— Text segment —
------------------------------

China-Russia arms deals: China purchases Russian S-400, Su-35 fighters. U.S. sanctioned Chinese defense procurement agency and its director (2018) under CAATSA, but limited impact as entity and individual had minimal U.S. exposure.
Nord Stream 2:
U.S. opposed Russian-German gas pipeline (viewing it as increasing European energy dependence on Russia). CAATSA Section 232 sanctions targeted pipeline construction:
Swiss pipelay company Allseas withdrew (2019) under U.S. pressure, delaying construction
Multiple German, Austrian, Dutch, French firms faced sanctions threats
Biden administration ultimately waived sanctions (2021) to repair EU relations, then reimposed (2022) after Ukraine invasion
Pipeline completed but never operational due to Ukraine war
Effectiveness and Limitations:
CAATSA secondary sanctions had mixed results:
Deterred some transactions (India delayed S-400 deliveries, some European firms avoided Russian defense sector)
Limited impact on major powers (China, India) with alternative markets and U.S. waiver politics
Strained alliances (Turkey, India irritated by sanctions threats)
Compared to Iran, Russia secondary sanctions were narrower (defense/intel sectors vs. economy-wide), more constrained by geopolitical considerations (major power with allies vs. isolated Iran), and implemented inconsistently (frequent waivers).
Hong Kong and China Secondary Sanctions
Hong Kong Autonomy Act (HKAA) 2020
Enacted after China's national security law imposed on Hong Kong (June 2020), HKAA mandates secondary sanctions on:
Primary sanctions: Chinese officials and entities materially contributing to Hong Kong autonomy erosion
Secondary sanctions: Foreign financial institutions conducting "significant transactions" with designated officials/entities face:
Correspondent banking prohibitions
Asset freeze
Export license denials
Implementation:
State Department identified 49 Chinese officials (including Hong Kong Chief Executive Carrie Lam)
Treasury designated 10 officials (2020)
No foreign financial institutions sanctioned under HKAA secondary provisions (as of 2024)
Why limited implementation?
Chinese official assets: Most designated officials held minimal assets in U.S. or Western banks; symbolic impact
Financial institution reluctance: Sanctioning banks with Chinese official relationships would affect most major global banks (HSBC, Standard Chartered, Bank of China, China Construction Bank)—risked systemic financial disruption
Diplomatic costs: Sanctioning international banks for China ties would strain relationships globally
Chinese retaliation: China enacted counter-sanctions law enabling retaliation against entities complying with U.S. secondary sanctions
HKAA demonstrates secondary sanctions' limits when targets are major powers with retaliatory capacity and deeply integrated into global finance.
Diplomatic and Legal Controversies
Sovereignty Objections
Secondary sanctions coerce behavior by non-U.S. persons outside U.S. territory based on activity not illegal under their home country law. This generates sharp objections:
European Union:
Blocking Statute (Council Regulation 2271/96): Prohibits EU companies from complying with U.S. extraterritorial sanctions; allows companies to recover damages from U.S. sanctions compliance
Updated 2018: Reactivated after U.S. withdrew from JCPOA, explicitly blocking EU compliance with Iran secondary sanctions
However, Blocking Statute largely ineffective: EU companies prioritized U.S. market access over EU legal compliance. Legal prohibition couldn't override economic reality.

------------------------------

— Extracted data —
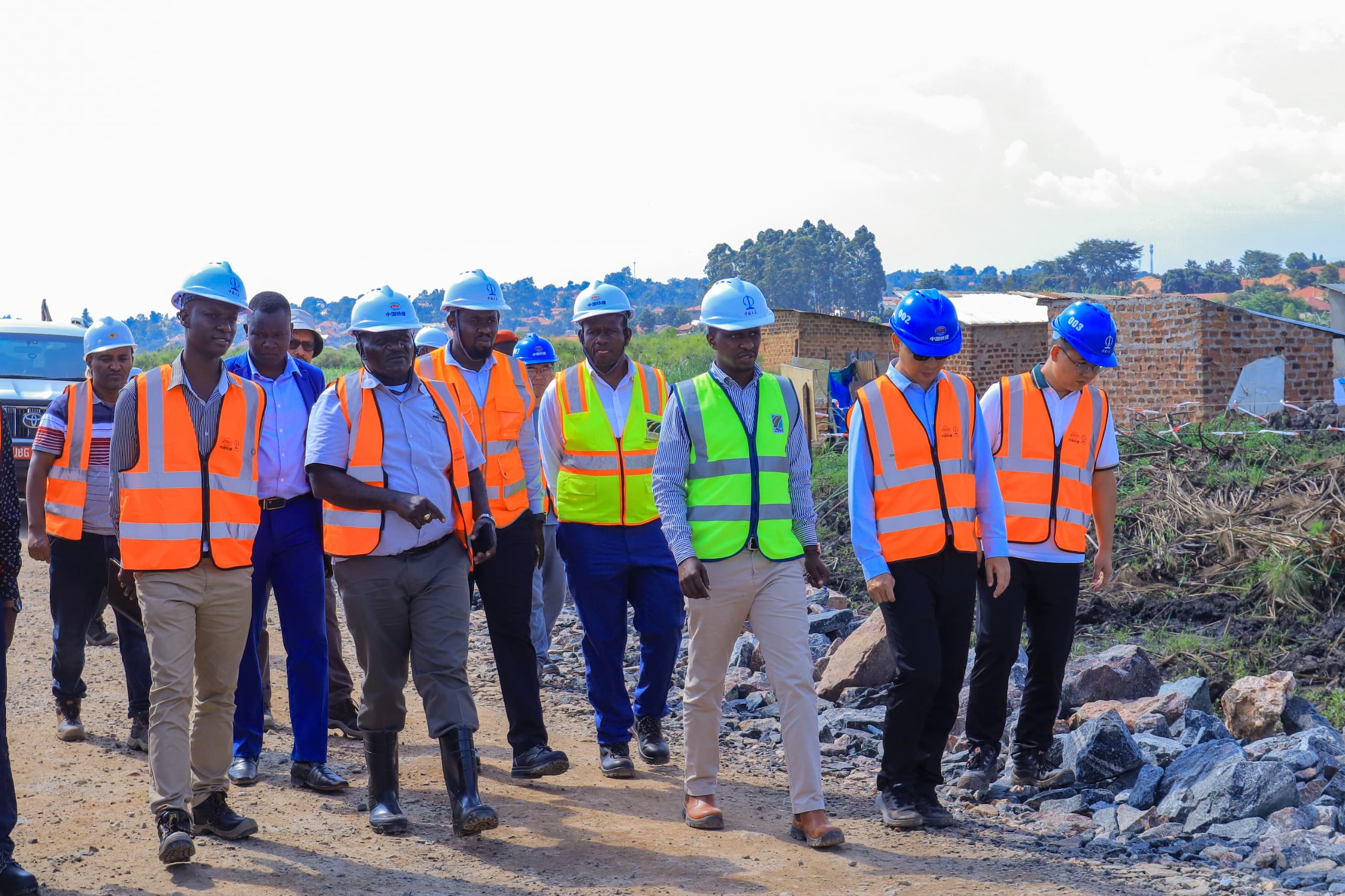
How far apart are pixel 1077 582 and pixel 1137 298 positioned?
12290mm

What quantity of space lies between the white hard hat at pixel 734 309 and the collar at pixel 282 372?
2005 mm

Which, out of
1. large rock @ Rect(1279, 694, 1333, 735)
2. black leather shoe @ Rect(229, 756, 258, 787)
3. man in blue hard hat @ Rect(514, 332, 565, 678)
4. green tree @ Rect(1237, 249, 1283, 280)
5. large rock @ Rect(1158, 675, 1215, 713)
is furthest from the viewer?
green tree @ Rect(1237, 249, 1283, 280)

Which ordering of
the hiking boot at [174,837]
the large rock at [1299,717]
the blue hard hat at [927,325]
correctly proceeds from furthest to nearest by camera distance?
1. the large rock at [1299,717]
2. the blue hard hat at [927,325]
3. the hiking boot at [174,837]

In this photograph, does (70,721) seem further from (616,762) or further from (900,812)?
(900,812)

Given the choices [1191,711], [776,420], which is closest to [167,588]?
[776,420]

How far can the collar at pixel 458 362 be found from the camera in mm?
5617

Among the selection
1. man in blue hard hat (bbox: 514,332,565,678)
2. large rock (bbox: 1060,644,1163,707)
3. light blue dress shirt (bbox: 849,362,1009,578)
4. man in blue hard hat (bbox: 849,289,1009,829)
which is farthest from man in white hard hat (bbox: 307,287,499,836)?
large rock (bbox: 1060,644,1163,707)

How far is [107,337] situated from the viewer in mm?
6086

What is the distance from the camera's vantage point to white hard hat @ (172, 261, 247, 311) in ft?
14.8

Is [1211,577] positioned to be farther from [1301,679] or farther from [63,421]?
[63,421]

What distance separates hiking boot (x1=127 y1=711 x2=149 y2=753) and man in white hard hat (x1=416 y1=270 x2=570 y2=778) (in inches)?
77.0

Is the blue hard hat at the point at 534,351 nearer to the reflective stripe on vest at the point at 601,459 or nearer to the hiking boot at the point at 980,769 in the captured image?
the reflective stripe on vest at the point at 601,459

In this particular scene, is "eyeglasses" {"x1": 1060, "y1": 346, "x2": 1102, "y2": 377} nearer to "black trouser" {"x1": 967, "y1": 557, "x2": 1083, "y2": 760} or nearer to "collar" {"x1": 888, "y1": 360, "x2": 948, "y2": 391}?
"collar" {"x1": 888, "y1": 360, "x2": 948, "y2": 391}

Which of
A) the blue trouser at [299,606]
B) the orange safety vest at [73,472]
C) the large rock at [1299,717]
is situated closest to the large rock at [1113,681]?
the large rock at [1299,717]
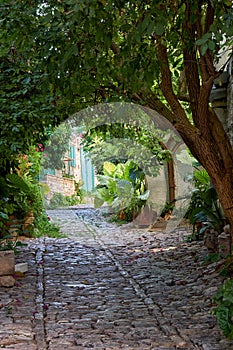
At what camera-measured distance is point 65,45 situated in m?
4.40

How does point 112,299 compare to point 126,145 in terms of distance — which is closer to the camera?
point 112,299

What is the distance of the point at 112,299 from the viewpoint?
5.30 meters

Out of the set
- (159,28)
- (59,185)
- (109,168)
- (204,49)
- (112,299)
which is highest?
(159,28)

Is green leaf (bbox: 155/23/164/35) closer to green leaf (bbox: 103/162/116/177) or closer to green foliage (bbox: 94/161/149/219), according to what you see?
green foliage (bbox: 94/161/149/219)

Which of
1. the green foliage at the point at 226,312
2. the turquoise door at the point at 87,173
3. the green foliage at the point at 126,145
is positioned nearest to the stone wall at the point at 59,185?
the turquoise door at the point at 87,173

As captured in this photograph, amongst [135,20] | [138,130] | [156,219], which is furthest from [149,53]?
[156,219]

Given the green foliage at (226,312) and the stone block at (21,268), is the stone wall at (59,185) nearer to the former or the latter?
the stone block at (21,268)

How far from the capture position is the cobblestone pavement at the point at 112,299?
3904 mm

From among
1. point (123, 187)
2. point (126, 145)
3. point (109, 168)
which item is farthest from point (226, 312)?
point (109, 168)

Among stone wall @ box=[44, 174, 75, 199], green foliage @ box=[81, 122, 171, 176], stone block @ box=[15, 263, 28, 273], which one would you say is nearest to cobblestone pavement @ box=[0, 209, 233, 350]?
stone block @ box=[15, 263, 28, 273]

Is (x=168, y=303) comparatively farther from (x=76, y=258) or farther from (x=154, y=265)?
(x=76, y=258)

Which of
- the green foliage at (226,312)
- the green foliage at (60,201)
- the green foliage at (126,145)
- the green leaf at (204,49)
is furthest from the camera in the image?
the green foliage at (60,201)

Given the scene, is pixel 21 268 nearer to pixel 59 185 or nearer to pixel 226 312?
pixel 226 312

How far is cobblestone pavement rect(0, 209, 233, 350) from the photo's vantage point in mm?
3904
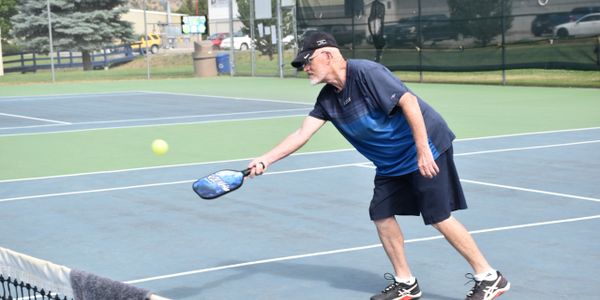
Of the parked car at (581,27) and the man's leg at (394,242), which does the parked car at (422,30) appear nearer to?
the parked car at (581,27)

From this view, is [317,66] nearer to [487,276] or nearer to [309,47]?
[309,47]

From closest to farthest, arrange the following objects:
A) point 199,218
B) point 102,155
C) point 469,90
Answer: point 199,218, point 102,155, point 469,90

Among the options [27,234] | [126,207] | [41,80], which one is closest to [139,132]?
[126,207]

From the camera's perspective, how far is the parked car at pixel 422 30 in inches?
1109

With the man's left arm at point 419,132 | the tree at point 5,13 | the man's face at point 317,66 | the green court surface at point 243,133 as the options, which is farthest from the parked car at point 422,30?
the tree at point 5,13

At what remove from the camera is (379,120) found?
616 cm

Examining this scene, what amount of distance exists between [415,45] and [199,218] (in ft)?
67.2

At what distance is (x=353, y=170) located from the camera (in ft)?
40.8

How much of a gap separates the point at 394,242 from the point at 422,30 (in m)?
22.9

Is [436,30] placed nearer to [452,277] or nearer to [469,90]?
[469,90]

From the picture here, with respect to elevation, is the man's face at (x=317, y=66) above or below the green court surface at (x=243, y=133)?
above

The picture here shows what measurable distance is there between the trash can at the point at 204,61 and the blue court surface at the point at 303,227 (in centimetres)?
2391

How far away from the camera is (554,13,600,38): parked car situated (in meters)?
24.3

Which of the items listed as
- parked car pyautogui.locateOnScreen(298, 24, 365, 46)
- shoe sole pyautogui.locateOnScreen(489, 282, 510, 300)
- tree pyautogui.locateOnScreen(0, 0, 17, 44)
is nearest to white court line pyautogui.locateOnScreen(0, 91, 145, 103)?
parked car pyautogui.locateOnScreen(298, 24, 365, 46)
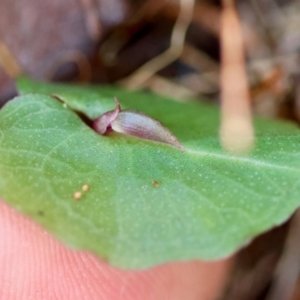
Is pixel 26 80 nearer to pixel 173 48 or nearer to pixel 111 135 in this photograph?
pixel 111 135

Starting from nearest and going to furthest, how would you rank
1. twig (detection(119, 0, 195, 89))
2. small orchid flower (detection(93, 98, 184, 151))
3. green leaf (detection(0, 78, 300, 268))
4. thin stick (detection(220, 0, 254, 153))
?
green leaf (detection(0, 78, 300, 268)) < small orchid flower (detection(93, 98, 184, 151)) < thin stick (detection(220, 0, 254, 153)) < twig (detection(119, 0, 195, 89))

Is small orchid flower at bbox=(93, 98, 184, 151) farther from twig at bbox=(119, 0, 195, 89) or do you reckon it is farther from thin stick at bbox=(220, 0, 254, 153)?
twig at bbox=(119, 0, 195, 89)

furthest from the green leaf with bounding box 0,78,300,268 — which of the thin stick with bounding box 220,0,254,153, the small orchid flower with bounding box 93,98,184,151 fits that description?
the thin stick with bounding box 220,0,254,153

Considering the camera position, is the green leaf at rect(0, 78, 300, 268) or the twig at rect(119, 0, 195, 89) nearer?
the green leaf at rect(0, 78, 300, 268)

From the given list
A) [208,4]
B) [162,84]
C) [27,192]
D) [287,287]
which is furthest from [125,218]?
[208,4]

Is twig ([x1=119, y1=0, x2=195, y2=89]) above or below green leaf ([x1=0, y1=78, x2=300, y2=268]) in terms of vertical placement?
below

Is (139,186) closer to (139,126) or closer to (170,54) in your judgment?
(139,126)

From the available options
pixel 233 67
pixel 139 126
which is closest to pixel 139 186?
pixel 139 126

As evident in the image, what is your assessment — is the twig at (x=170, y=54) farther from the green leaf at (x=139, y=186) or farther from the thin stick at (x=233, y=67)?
the green leaf at (x=139, y=186)
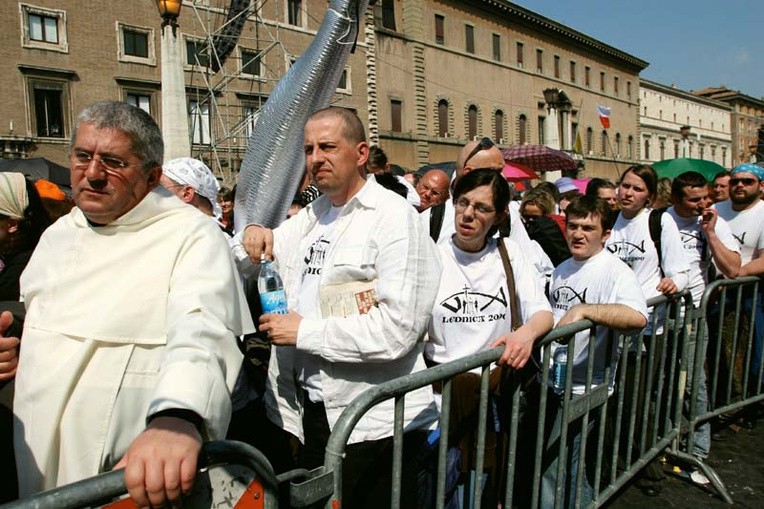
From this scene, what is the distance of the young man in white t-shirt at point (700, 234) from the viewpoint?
4.41 meters

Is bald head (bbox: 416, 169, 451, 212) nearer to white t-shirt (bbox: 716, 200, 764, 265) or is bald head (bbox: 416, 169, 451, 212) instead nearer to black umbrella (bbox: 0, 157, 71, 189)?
white t-shirt (bbox: 716, 200, 764, 265)

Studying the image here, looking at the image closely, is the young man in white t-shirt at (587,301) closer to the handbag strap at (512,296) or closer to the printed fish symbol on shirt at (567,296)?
the printed fish symbol on shirt at (567,296)

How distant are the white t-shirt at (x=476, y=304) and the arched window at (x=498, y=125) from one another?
3560 centimetres

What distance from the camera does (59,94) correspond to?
1925 centimetres

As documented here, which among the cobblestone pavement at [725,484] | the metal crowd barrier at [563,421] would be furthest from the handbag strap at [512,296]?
the cobblestone pavement at [725,484]

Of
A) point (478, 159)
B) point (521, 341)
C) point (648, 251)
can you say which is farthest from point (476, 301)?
point (648, 251)

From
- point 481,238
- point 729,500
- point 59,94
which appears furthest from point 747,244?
point 59,94

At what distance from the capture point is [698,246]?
15.1ft

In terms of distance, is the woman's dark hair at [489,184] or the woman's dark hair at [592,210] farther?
the woman's dark hair at [592,210]

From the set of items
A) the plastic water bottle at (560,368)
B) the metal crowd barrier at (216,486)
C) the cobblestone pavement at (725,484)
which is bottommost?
the cobblestone pavement at (725,484)

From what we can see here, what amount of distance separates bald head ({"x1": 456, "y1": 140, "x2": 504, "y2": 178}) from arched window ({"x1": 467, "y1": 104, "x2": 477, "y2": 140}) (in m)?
31.9

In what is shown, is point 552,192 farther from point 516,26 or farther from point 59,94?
point 516,26

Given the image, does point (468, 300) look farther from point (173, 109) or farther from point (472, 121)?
point (472, 121)

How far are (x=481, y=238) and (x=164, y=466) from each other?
1.92 metres
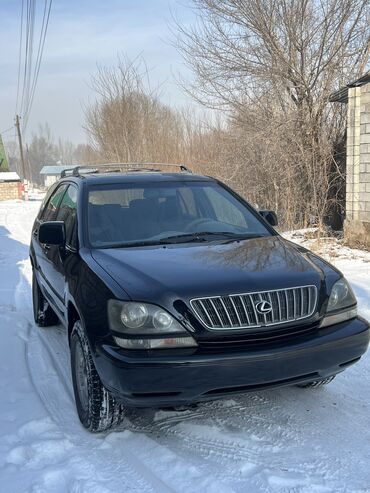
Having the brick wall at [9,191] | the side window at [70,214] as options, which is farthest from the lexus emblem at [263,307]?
the brick wall at [9,191]

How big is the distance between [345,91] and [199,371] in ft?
31.2

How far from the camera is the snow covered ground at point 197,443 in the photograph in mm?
2795

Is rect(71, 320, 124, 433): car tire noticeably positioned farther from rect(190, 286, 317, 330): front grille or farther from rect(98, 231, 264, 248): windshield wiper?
rect(190, 286, 317, 330): front grille

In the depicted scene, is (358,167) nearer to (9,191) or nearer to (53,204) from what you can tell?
(53,204)

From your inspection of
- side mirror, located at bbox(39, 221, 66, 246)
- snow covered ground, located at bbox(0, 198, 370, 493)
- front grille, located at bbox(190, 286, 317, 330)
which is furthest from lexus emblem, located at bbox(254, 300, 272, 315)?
side mirror, located at bbox(39, 221, 66, 246)

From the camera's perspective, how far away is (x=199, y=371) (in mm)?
2848

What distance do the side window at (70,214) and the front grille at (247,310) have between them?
1.45 metres

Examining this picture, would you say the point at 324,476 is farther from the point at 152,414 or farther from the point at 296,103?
the point at 296,103

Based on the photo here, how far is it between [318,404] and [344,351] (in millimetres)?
688

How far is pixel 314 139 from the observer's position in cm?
1251

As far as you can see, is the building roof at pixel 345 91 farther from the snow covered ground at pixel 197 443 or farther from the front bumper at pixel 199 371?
the front bumper at pixel 199 371

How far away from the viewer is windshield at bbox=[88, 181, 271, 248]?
4.04 meters

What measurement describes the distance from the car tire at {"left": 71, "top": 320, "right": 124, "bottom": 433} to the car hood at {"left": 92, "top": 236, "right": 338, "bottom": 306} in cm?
54

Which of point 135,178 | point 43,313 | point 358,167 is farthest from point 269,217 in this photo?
point 358,167
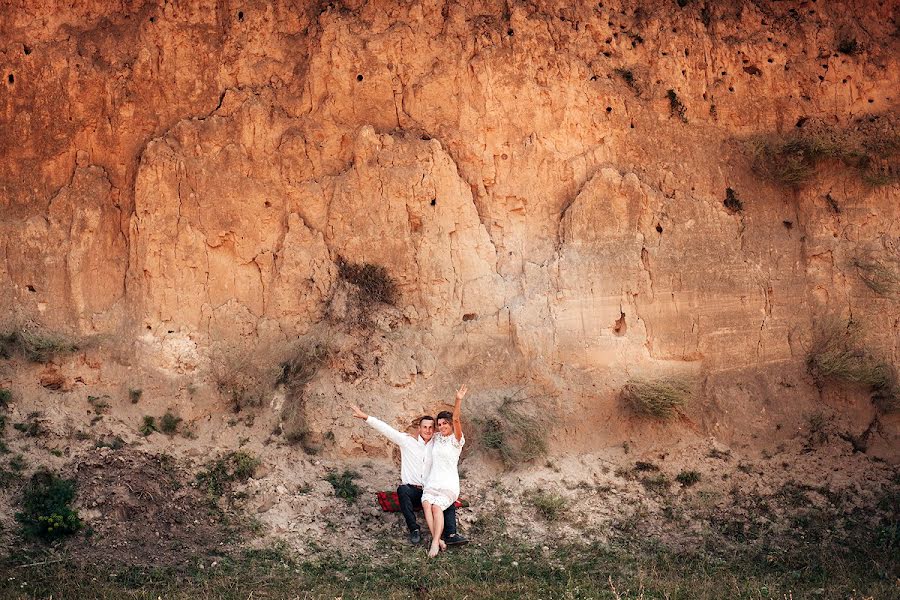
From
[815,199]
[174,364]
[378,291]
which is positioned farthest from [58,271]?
[815,199]

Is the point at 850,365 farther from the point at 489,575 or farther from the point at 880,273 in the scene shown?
the point at 489,575

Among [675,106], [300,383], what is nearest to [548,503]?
[300,383]

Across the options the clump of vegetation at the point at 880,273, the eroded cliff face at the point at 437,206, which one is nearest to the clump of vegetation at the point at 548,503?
the eroded cliff face at the point at 437,206

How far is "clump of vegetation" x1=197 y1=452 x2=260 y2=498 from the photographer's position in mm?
9359

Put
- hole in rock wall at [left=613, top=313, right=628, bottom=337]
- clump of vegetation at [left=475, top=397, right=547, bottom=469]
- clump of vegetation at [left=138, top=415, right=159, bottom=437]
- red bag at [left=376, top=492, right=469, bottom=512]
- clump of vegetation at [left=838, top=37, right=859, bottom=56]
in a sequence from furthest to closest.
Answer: clump of vegetation at [left=838, top=37, right=859, bottom=56] → hole in rock wall at [left=613, top=313, right=628, bottom=337] → clump of vegetation at [left=475, top=397, right=547, bottom=469] → clump of vegetation at [left=138, top=415, right=159, bottom=437] → red bag at [left=376, top=492, right=469, bottom=512]

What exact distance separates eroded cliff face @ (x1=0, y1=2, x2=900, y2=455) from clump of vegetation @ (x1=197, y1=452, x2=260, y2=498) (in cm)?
104

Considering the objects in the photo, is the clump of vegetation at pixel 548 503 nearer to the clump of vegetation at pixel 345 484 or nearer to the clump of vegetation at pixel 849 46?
the clump of vegetation at pixel 345 484

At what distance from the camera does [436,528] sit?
8.63m

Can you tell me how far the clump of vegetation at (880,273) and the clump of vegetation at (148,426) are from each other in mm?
7260

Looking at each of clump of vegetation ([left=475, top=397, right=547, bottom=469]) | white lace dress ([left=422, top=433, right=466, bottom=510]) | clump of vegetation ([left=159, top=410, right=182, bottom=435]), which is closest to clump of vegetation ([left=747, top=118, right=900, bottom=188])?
clump of vegetation ([left=475, top=397, right=547, bottom=469])

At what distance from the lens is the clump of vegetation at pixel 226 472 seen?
936 centimetres

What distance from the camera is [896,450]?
10.6 meters

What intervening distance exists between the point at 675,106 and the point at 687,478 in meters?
3.93

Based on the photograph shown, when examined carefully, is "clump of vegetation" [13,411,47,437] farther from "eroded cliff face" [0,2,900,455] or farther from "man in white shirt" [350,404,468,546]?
"man in white shirt" [350,404,468,546]
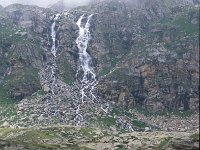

------------------------------

— Jobs —
**a.** Answer these from the sanctions text:
(i) Which Swiss pipelay company withdrew from Nord Stream 2 construction in 2019?
(ii) How many officials did Treasury designate in 2020 under the Hong Kong Autonomy Act?
(iii) What is the Council Regulation number of the EU Blocking Statute?
**b.** Carry the sanctions text forward from its last sentence.

— Task-by-task results —
**a.**
(i) Allseas
(ii) 10
(iii) 2271/96

**b.**
INSTEX: EU created special purpose vehicle (Instrument in Support of Trade Exchanges) to facilitate Iran trade bypassing U.S. financial system. Processed only small humanitarian transactions before becoming defunct—demonstrated U.S. sanctions power exceeds EU counter-measures.
Russia and China: Both enacted counter-sanctions laws prohibiting domestic entities from complying with foreign (U.S.) extraterritorial sanctions. However, enforcement difficult when entities value U.S. market access.
International Law Questions:
Do secondary sanctions violate international law principles of sovereignty, non-intervention, or freedom of commerce? Debate continues:
U.S. position: Secondary sanctions are exercises of U.S. sovereign authority to deny U.S. market access—no obligation to permit foreign access. Comparable to export controls or immigration restrictions.
Critics' position: Leveraging market power to coerce foreign policy compliance by third states violates norms against extraterritorial jurisdiction and interference in domestic affairs.
No authoritative international legal resolution. International Court of Justice addressed tangentially (Iran v. U.S. 2018 regarding JCPOA) but didn't directly rule on secondary sanctions' international legality.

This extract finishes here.